MAYBE, just maybe, there are a few people living deep in the Amazonian jungle who were not aware that Patrick Dangerfield now plays for Geelong.

Dangerfield has been front and centre of anything and everything to do with the Geelong Football Club in 2016.

Membership? Tick. Merchandising? Tick. And naturally on the front page of the Geelong edition of the AFL Recordfor his debut game for the Cats.

That edition of the magazine now becomes a collector's edition as well after Dangerfield played the greatest debut game for a second club in AFL history.

A collector's edition: Patrick Dangerfield delivered history's greatest club debut on Easter Monday. Pictures: AFL Media

The numbers

Just astonishing. Dangerfield collected a career-best 43 disposals – 18 kicks and 25 handballs. Tantalisingly for the Cats, there were a few 'one-twos' with Joel Selwood, the pre-eminent Geelong midfielder of them all, at least until now.

His disposals were evenly split between contested and non-contested, and there were also five clearances and the equal team-best seven tackles.

About all that was missing was a goal.

The role

Midfield/do whatever you like. He was matched with Sam Mitchell for a fair part of the match, but a bit like Dangerfield's clash with Nat Fyfe last year, they played off, rather than on, each other. And this time he got the points, although Mitchell was very good for Hawthorn.

But he was brilliant going forward, took the mark of the match in the final stanza and was let down only by his conversion with three behinds – two of them sitters – also in the final term.

But it would be churlish to carp on them, for even a moment.

The impact

On the field, Geelong now has one of the best midfields going around. Sit on Dangerfield and Selwood gets you. Clamp down on Selwood and he'll probably get you anyway. And Dangerfield will run rampant.

And in this age of fewer rotations and the best midfielders pushing forward, Dangerfield as a resting forward could be anything, as the final quarter on Monday attested.

Off the field, we can only imagine the front page of the Geelong Advertiser on Tuesday and the run on merchandise at the Cats shop.

The history

Nothing will ever beat John Coleman's 12 goals on debut for Essendon in 1949 against, ahem, Hawthorn. That was his first game ever and a massive step-up from playing out of the goal square for Hastings.

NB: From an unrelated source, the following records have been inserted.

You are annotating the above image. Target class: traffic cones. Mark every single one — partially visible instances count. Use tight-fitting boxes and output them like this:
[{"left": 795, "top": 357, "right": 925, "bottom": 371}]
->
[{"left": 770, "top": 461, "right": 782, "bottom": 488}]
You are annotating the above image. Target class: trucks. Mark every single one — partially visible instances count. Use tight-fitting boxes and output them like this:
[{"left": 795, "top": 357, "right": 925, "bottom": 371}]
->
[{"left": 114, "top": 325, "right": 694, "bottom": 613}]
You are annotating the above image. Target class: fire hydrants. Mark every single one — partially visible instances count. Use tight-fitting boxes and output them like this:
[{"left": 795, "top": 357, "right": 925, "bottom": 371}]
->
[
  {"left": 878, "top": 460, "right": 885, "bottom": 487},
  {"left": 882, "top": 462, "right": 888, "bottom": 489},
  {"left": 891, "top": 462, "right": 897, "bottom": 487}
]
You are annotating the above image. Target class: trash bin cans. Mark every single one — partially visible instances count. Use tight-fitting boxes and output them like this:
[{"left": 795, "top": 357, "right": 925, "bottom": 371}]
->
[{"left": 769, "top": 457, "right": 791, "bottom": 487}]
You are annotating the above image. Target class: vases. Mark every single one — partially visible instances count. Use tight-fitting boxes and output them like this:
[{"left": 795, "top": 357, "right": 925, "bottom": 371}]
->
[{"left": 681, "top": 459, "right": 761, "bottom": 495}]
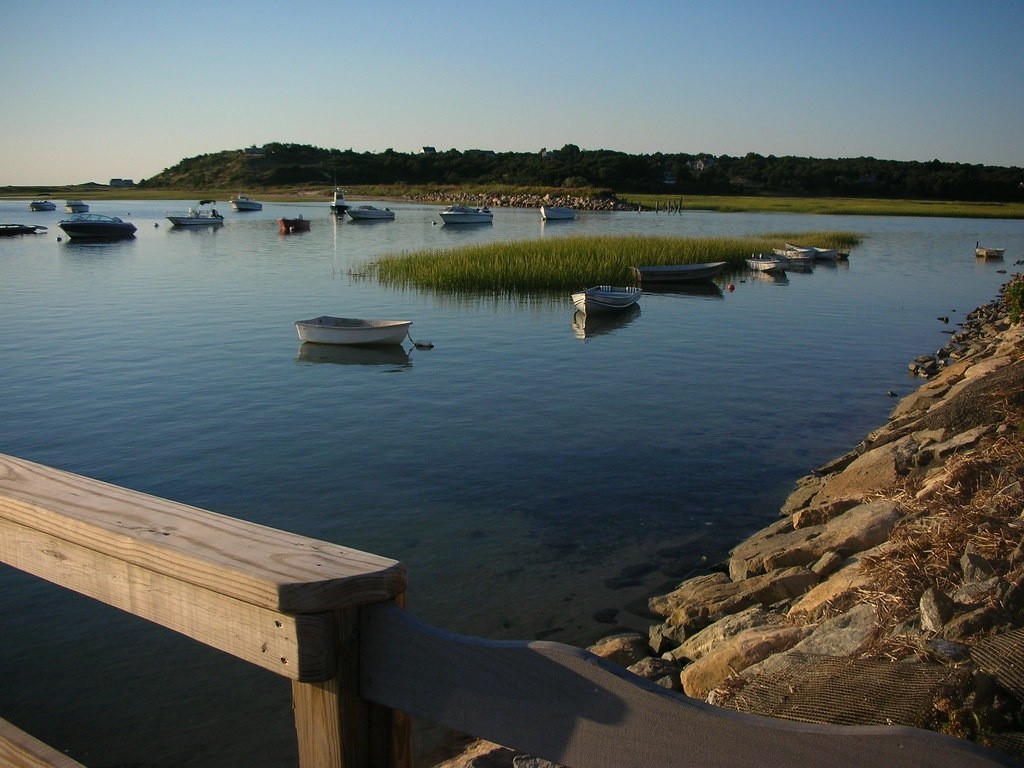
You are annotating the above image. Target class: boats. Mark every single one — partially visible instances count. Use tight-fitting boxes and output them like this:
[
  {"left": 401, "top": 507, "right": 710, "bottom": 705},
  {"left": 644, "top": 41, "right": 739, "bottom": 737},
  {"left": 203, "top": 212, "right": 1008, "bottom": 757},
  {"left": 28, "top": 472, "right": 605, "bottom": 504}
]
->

John Georgiades kicked eight goals for Footscray on debut at Princes Park in 1989, but was out of footy within a couple of years.

In terms of impact on debut for a new club, Greg Williams racking 37 touches and kicking two goals for the Sydney Swans against North Melbourne in 1986 was pretty special, and it earned him three Brownlow votes that helped him win the medal that year. Until Monday, it was the most disposals by a player on debut at his new club.

But we can now safely say that Dangerfield has him beaten on that score. We can sit back and enjoy him and Geelong for the rest of the season.

And as Cats coach Chris Scott reminded afterwards, he is still only 25. Look for his smiling mug on membership cards, billboards, t-shirts and AFL Record covers for years to come.

The hype will be off the charts, but given the noise already, perhaps the Cats will be happy to bask in it all.

Interestingly, chief executive Brian Cook said on ABC Grandstand pre-game that Geelong's history was one of celebrating its stars. Bob Davis started that philosophy, and the likes of Doug Wade, Polly Farmer, both Abletts and Selwood have been the recipients of that adulation, among others.

It will continue with Dangerfield, who has been backed into firm Brownlow favouritism, $9 before the match and now into $7. And the Cats moved from $8 into $6 for the flag, in what is suddenly a tight market.

Cook said there were a few worries that Dangerfield might have spread himself to thin over the summer and in the lead-up to the season.

After 100 minutes of football, his worries are over.